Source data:
* * *
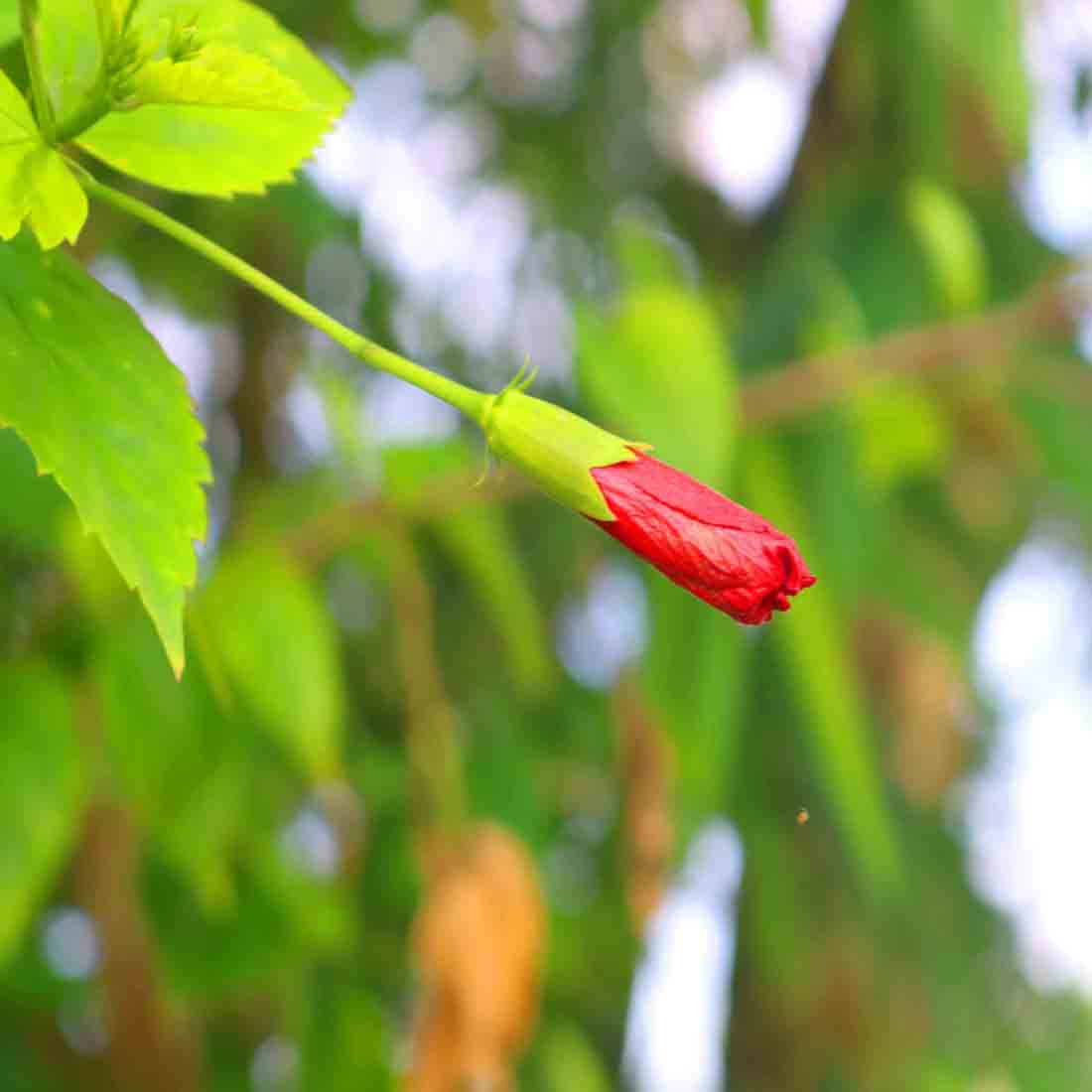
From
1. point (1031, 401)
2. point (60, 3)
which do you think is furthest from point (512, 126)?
point (60, 3)

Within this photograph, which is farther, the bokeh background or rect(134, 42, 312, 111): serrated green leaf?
the bokeh background

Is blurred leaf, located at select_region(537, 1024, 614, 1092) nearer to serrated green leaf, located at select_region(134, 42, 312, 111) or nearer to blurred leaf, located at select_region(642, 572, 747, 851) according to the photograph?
blurred leaf, located at select_region(642, 572, 747, 851)

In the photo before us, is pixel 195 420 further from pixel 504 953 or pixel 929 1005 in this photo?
pixel 929 1005

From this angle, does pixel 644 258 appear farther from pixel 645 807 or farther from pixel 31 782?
pixel 31 782

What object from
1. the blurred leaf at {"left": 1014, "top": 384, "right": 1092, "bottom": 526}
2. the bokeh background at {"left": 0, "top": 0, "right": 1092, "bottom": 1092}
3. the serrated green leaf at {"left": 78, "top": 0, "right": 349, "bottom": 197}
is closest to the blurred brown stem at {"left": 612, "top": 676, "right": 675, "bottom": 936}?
the bokeh background at {"left": 0, "top": 0, "right": 1092, "bottom": 1092}

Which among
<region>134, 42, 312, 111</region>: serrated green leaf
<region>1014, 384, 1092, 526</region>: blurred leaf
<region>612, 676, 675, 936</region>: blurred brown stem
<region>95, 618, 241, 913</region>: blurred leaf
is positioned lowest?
<region>612, 676, 675, 936</region>: blurred brown stem

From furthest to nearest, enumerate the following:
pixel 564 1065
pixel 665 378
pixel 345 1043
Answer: pixel 564 1065 < pixel 345 1043 < pixel 665 378

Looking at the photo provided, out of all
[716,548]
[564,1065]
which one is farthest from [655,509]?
[564,1065]
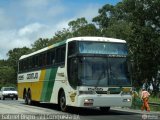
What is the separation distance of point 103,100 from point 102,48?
8.54 feet

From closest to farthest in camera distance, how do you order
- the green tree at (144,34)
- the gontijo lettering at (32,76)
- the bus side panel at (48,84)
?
the bus side panel at (48,84) → the gontijo lettering at (32,76) → the green tree at (144,34)

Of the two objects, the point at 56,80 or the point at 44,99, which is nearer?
the point at 56,80

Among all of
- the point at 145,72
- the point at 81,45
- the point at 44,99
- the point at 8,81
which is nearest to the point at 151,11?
the point at 145,72

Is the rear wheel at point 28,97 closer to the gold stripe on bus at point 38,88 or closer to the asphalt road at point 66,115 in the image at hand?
the gold stripe on bus at point 38,88

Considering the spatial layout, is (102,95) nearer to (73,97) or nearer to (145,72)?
* * *
INSTRUCTIONS TO FOLLOW
Reproduce every record above word for word, omitting the pictures.

EXERCISE SOLUTION
From
1. point (1031, 401)
2. point (60, 3)
which do you think is furthest from point (512, 126)?
point (60, 3)

Within this photograph, which is farther, the bokeh background or rect(134, 42, 312, 111): serrated green leaf?
the bokeh background

Is blurred leaf, located at select_region(537, 1024, 614, 1092) nearer to serrated green leaf, located at select_region(134, 42, 312, 111) or nearer to blurred leaf, located at select_region(642, 572, 747, 851) according to the photograph?
blurred leaf, located at select_region(642, 572, 747, 851)

In the photo before us, is pixel 195 420 further from pixel 504 953 or pixel 929 1005 in this photo?
pixel 929 1005

From this angle, does pixel 644 258 appear farther from pixel 645 807 or farther from pixel 31 782?
pixel 31 782

What object from
1. the blurred leaf at {"left": 1014, "top": 384, "right": 1092, "bottom": 526}
2. the bokeh background at {"left": 0, "top": 0, "right": 1092, "bottom": 1092}
3. the serrated green leaf at {"left": 78, "top": 0, "right": 349, "bottom": 197}
is closest to the blurred brown stem at {"left": 612, "top": 676, "right": 675, "bottom": 936}?
the bokeh background at {"left": 0, "top": 0, "right": 1092, "bottom": 1092}

Which among
<region>134, 42, 312, 111</region>: serrated green leaf
<region>1014, 384, 1092, 526</region>: blurred leaf
<region>612, 676, 675, 936</region>: blurred brown stem
<region>95, 618, 241, 913</region>: blurred leaf
is positioned lowest?
<region>612, 676, 675, 936</region>: blurred brown stem

From furthest to nearest, enumerate the following:
pixel 564 1065
pixel 665 378
pixel 345 1043
Answer: pixel 564 1065 < pixel 345 1043 < pixel 665 378

Looking at the photo provided, out of all
[716,548]
[564,1065]
which one is farthest from [655,509]?
[564,1065]
What is the separation distance of point 103,100 from point 102,48?
8.54 feet

From closest to farthest in camera distance, how do you order
- the green tree at (144,34)
- the gontijo lettering at (32,76)
- the bus side panel at (48,84)
?
the bus side panel at (48,84) → the gontijo lettering at (32,76) → the green tree at (144,34)

Of the two objects, the point at 56,80 or the point at 44,99, which is nearer?
the point at 56,80

Among all of
- the point at 145,72
- the point at 81,45
- the point at 44,99
- the point at 8,81
which is nearest to the point at 151,11?
the point at 145,72

Is the rear wheel at point 28,97 closer to the gold stripe on bus at point 38,88 or closer to the asphalt road at point 66,115 in the image at hand?
the gold stripe on bus at point 38,88

Considering the spatial layout, is (102,95) nearer to (73,97) or nearer to (145,72)?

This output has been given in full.